He said it, not me...
After the tribute, the Avalanche presented the veteran goaltender with a regulation-sized silver stick, and the NHL passed along a piece of crystal, both to commemorate Roy's unprecedented 1,000th career game.
Smiling, Ray Bourque watched from a private box upstairs.
A few minutes earlier, Bourque had addressed the Avalanche, offering more of an affirmation of belief in his former team than a pep talk. As he stood in the middle of the room, Bourque could look over to the doorway, where his beleaguered friend sat at a stall. Bourque didn't need to say it. Roy knew it. Bourque still believes that the has-Patrick-lost-it debate is premature, and that Monday night's thousandth-game commemoration didn't deserve to be thought of as a tribute to a career in decline.
Bourque's longtime friendship with Roy deepened in their season and a half as Colorado teammates, and in the championship celebration that sent Bourque into retirement. One of the prerogatives of retirement is the right to go flying downhill without worrying about violating contract clauses, and Bourque and his family have traveled from the Boston area for a Colorado ski vacation.
"It worked out great," Bourque said in the box. "I hadn't seen the guys yet this season, and I wanted to come around and see things for myself. It was perfect timing for Patrick's 1,000th, and that was pretty remarkable.

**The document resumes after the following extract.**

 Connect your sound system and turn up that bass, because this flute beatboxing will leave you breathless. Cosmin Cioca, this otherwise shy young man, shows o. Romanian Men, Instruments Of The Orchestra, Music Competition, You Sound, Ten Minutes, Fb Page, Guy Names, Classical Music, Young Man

"The thing is, not too many forwards or defensemen have played 1,000 games and now a goalie has. ... More important, look at the way he's played them, with the numbers he's put up in other areas. He's had a phenomenal career, and he just keeps adding on and adding on."
As Bourque helps coach his sons' hockey teams and is involved in several business ventures back in Boston, he hears the rumblings about Roy. And he also talks often with his former teammate.